------ Supplied data
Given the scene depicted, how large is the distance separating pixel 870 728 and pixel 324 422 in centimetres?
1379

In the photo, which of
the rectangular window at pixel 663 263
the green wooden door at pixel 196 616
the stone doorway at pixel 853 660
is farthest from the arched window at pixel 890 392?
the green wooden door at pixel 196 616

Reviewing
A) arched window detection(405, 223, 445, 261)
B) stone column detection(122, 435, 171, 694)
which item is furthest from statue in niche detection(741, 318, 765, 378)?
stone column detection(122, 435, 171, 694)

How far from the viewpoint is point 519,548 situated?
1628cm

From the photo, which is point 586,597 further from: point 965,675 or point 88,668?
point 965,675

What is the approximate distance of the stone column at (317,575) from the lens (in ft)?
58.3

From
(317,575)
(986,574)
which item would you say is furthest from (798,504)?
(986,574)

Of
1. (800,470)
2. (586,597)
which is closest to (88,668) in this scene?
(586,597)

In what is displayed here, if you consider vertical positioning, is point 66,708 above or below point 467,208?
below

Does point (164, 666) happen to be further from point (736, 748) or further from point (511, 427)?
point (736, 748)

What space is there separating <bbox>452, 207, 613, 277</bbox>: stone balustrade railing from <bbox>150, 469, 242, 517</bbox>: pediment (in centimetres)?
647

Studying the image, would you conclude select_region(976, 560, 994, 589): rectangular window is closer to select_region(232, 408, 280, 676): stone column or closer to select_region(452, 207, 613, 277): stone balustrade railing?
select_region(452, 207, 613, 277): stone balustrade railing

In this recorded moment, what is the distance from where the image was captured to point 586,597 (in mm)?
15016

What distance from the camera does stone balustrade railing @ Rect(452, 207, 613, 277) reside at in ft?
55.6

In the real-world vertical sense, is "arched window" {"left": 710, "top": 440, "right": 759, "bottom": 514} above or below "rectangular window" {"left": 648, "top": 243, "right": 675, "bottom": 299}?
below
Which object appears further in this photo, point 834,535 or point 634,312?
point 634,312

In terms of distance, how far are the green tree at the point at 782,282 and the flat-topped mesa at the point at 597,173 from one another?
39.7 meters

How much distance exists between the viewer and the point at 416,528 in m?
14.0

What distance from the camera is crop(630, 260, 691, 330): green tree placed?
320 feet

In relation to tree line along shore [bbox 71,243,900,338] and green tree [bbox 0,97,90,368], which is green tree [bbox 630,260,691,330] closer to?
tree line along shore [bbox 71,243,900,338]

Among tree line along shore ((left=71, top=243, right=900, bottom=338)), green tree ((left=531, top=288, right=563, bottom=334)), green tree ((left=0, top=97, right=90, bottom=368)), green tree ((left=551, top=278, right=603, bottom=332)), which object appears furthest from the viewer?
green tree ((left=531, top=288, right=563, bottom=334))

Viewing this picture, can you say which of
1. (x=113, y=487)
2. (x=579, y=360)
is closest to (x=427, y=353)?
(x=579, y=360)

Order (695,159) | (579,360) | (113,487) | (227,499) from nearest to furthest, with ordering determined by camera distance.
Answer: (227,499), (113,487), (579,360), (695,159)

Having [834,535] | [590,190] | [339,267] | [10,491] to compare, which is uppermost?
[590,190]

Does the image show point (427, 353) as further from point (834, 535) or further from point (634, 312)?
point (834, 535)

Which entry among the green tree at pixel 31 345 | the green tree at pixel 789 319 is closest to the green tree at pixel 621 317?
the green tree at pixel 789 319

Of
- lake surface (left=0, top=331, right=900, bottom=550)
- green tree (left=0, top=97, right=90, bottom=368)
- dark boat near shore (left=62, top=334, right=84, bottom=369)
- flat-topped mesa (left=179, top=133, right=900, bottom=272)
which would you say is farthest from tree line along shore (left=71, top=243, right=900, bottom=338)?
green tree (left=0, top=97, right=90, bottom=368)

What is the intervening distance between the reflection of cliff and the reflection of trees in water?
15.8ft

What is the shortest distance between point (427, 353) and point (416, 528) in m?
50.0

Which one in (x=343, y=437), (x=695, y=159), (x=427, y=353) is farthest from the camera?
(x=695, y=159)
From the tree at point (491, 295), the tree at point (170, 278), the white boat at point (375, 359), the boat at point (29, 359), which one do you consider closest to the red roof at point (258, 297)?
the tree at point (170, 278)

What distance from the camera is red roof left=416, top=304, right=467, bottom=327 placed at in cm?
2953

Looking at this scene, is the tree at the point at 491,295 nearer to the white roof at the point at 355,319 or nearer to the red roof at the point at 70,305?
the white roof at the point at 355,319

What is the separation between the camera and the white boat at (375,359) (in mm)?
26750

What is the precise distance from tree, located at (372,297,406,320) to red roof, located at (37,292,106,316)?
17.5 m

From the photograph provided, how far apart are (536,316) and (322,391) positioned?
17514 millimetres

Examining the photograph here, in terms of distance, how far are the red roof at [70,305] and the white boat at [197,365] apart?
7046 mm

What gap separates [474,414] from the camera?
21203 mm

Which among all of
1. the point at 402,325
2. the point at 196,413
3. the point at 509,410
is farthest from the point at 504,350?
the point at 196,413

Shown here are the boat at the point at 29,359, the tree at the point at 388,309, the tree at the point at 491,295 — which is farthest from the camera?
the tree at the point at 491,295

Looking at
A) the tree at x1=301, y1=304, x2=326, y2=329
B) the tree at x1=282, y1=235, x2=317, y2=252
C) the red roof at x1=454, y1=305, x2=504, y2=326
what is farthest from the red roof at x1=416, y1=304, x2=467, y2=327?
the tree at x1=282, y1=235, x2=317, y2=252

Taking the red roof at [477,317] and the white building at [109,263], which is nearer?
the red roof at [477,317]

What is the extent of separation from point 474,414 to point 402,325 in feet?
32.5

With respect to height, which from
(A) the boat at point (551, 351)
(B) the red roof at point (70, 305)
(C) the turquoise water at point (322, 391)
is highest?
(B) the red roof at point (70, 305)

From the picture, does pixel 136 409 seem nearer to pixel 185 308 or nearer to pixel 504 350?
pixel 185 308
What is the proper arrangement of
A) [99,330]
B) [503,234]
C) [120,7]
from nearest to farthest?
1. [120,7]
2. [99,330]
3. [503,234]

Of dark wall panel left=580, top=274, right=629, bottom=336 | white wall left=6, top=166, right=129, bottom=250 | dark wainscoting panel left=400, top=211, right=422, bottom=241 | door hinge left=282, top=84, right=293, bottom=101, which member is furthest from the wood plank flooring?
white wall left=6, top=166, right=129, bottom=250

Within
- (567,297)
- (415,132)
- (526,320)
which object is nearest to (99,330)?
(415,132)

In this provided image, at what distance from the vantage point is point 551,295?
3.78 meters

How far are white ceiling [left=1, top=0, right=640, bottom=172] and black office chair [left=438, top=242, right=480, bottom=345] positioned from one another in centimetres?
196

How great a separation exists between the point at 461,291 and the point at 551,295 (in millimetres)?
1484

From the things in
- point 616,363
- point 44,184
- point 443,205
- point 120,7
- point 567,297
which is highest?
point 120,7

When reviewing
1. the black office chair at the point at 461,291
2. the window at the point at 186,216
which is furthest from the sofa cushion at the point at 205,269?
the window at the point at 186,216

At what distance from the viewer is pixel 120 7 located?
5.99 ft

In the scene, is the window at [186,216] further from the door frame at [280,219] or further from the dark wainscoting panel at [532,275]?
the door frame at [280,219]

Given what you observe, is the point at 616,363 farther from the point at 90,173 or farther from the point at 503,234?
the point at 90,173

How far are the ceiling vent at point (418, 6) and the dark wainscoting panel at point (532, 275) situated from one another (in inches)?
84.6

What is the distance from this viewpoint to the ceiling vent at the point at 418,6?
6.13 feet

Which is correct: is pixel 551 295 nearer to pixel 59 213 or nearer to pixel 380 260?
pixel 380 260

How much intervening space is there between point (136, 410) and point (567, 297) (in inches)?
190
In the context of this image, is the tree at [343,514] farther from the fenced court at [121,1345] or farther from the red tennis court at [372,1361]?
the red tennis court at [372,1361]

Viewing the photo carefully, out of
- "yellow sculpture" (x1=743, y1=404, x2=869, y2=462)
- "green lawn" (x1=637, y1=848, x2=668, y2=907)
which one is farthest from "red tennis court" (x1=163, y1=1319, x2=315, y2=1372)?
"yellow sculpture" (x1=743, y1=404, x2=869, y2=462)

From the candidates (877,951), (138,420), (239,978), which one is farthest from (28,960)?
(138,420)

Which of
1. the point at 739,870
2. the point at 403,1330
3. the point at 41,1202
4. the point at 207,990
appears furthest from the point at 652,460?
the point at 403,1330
------------
Objective — Pull out every line from the one with "At what distance from the viewer" to the end of the listing, and output only those.

In response —
At what distance from the viewer is pixel 120 7 located?
5.99 ft

In the scene, is the window at [186,216] further from the door frame at [280,219] or further from the dark wainscoting panel at [532,275]?
the door frame at [280,219]

Given what you observe, is the point at 616,363 farther from the point at 90,173 or farther from the point at 503,234?
the point at 90,173

How far are the ceiling vent at point (418, 6) and the dark wainscoting panel at point (532, 275) situated from one another (in inches)?
84.6

What is the distance from this viewpoint to the ceiling vent at the point at 418,6?
6.13 feet

Which is correct: is pixel 551 295 nearer to pixel 59 213 or nearer to pixel 380 260?
pixel 380 260

How much intervening space is there between point (136, 410) and point (567, 297) (in inches)?
190
In the context of this image, is the tree at [343,514] farther from the fenced court at [121,1345] or farther from the red tennis court at [372,1361]?
the red tennis court at [372,1361]

Viewing the photo carefully, out of
- "yellow sculpture" (x1=743, y1=404, x2=869, y2=462)
- "green lawn" (x1=637, y1=848, x2=668, y2=907)
which one is farthest from "red tennis court" (x1=163, y1=1319, x2=315, y2=1372)?
"yellow sculpture" (x1=743, y1=404, x2=869, y2=462)

From the candidates (877,951), (138,420), (239,978), which one is farthest from (28,960)?
(138,420)

Which of
1. the point at 739,870
2. the point at 403,1330
3. the point at 41,1202
4. the point at 207,990
appears furthest from the point at 652,460?
the point at 403,1330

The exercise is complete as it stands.